Imagine, if you will, someone remade a classic Looney Tunes cartoon where Elmer Fudd tries to hunt Bugs Bunny. But instead of just updating the animation, that someone used the cartoon as the basis for a sprawling epic that turned Elmer and Bugs’ face-off into a sprawling, tense game of cat-and-mouse, extrapolating depth, social commentary, and more — and imagine that reimagining absolutely ruled. That’s not quite Pluto, but it’s close.

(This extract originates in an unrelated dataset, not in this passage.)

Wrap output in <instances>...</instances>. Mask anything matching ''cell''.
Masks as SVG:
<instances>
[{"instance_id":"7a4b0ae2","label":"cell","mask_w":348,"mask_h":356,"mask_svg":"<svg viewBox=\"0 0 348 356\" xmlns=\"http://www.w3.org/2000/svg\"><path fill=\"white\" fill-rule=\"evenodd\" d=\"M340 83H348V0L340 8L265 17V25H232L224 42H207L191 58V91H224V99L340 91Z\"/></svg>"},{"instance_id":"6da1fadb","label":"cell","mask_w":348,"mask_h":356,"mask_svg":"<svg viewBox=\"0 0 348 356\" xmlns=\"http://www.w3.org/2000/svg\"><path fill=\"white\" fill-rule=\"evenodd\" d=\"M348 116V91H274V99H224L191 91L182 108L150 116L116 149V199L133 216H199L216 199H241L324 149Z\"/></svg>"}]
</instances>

Based on a storyline in the original Astro Boy, the beyond beloved and notably kid-friendly comic and cartoon from the legendary Osamu Tezuka, Pluto reframes “The Greatest Robot on Earth” to focus on a robot detective named Gesicht as he investigates the murder of humans and some the most powerful robots in the world. The main way Pluto differs from the Looney Tunes comparison above is that Tezuka, never one to shy away from tough subject material even if presented in a kid-digestible form, used the same basic plot, although the detective was a minor character and the day was saved, so to speak, by Astro Boy. But Pluto turns that into this:
(And yes, that is Astro Boy himself there at the end.)
Animated by StudioM2 and overseen by Tezuka’s son Macoto Tezka, Pluto is set to debut on Netflix later this year. The original manga won awards around the world — it really is something special. Hopefully, the anime will live up to the original’s legacy and the legacy of its inspiration.